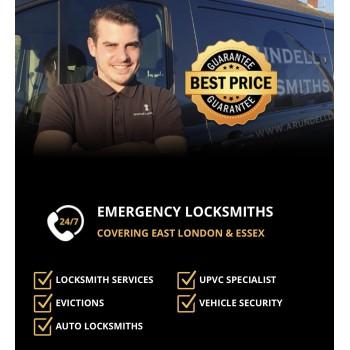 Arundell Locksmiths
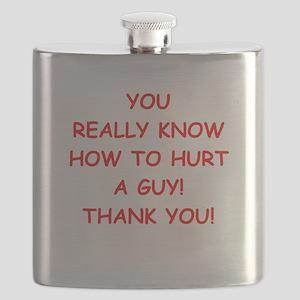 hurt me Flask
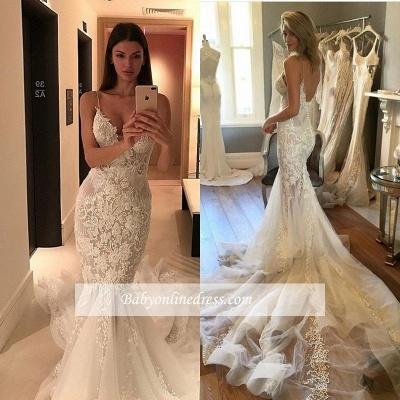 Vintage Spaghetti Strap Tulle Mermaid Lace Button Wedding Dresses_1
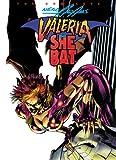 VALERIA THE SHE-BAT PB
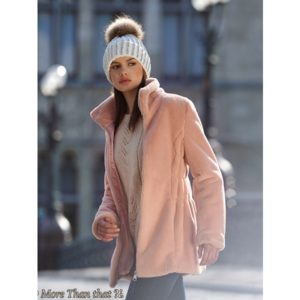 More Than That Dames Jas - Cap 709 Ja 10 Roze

---

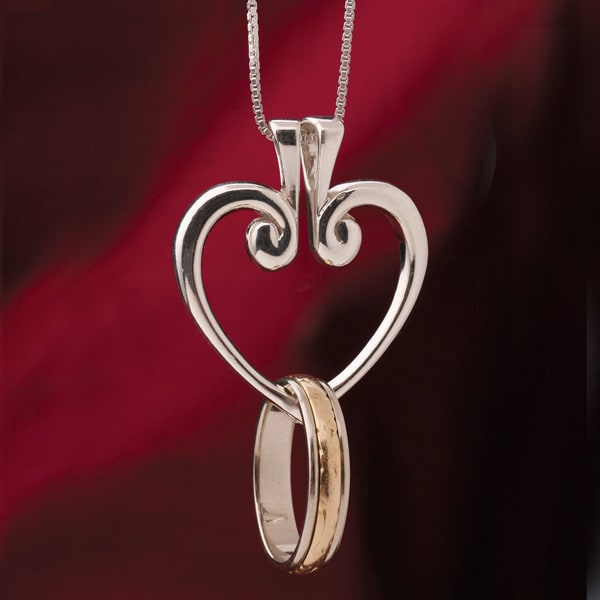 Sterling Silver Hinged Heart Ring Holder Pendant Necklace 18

### Work task
Once the line with "VALERIA THE SHE-BAT PB" is found in the data above, reproduce it and each line after it exactly, through the line with "More Than That". Omit the pictures.

### Task response
 VALERIA THE SHE-BAT PB
 More Than That Dames Jas - Cap 709 Ja 10 Roze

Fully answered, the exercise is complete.